MRI images, most of soft tissue structures, are without the use of contrast, but there are cases in which the use of contrast agents is of benefit.
There are two types of MRI contrast: gadolinium-based agents, and superparamagnetic iron oxide particles(6).
Gadolinium is water soluble and can cross the placenta into amniotic fluid and foetal circulation(6).
Undergoing a gadolinium MRI at any point during pregnancy was associated with an increased risk for a broad range of medical conditions in young children, including rheumatologic, inflammatory, or infiltrative skin conditions. Gadolinium MRI was also associated with an increased risk for stillbirth and neonatal mortality(2,5).
In animal studies, gadolinium agents have been found to be teratogenic at high and repeated doses. There is a single prospective study which reported no adverse perinatal or neonatal outcomes among 26 patients(3).
Gadolinium use should be limited to situations in which the benefits clearly outweigh the possible risks.
There is no information about the superparamagnetic iron oxide contrast. Therefore, if contrast is to be used, gadolinium is recommended(2,3).

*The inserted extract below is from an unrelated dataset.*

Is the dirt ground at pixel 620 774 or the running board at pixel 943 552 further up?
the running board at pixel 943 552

Gadolinium-based agents should be administered at the lowest possible dose.
An old Food and Drugs (FDA) classification mentioned gadolinium-based agents as category C drugs, being recommended if the administration is essential for diagnosis and would alter the management of the case, when delaying after delivery would be impossible and there are no other alternative diagnostic methods available(3).

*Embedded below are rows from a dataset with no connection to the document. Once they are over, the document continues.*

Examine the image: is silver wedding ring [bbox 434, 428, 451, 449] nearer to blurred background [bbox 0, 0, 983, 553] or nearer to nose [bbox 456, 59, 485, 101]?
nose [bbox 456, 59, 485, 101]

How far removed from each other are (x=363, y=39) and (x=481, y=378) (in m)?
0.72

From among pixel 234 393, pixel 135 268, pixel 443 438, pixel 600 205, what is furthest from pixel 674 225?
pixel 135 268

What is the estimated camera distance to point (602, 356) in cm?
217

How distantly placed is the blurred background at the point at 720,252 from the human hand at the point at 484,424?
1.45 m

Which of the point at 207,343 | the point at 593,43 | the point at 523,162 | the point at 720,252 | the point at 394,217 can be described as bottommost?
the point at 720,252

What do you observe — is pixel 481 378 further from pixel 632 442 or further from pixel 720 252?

Breastfeeding is safe after gadolinium administration, because the systemic dose absorbed by the infant from breast milk is under 0.0004% of the dose given to the mother(2).
Iodinated contrast agents are considered FDA category B drugs. There is no reported teratogenic or mutagenic risk from iodinated contrast agent. The major concern is that excess iodine exposure may induce hypothyroidism for the foetus. In the last three decades there have been no documented cases of hypothyroidism from intravenous contrast agent administration. Newborns should be tested for hypothyroidism during the first week of life. For both contrast agents, informed consent is recommended(3,7).
Ultrasonography is the standard method for diagnosis and monitoring the fetal wellbeing, but sometimes ionizing examinations and contrast agents may change patient’s care. That may provide essential clinical information and should not be withheld on the basis of radiation concerns. The benefits include gaining information which cannot be acquired by means of an alternate, non-ionizing imaging modality, and the detection of information which affects care of the patient or fetus during the pregnancy, without the possibility of waiting until after the delivery to obtain that information. n
Conflict of interests: The authors declare no conflict of interests.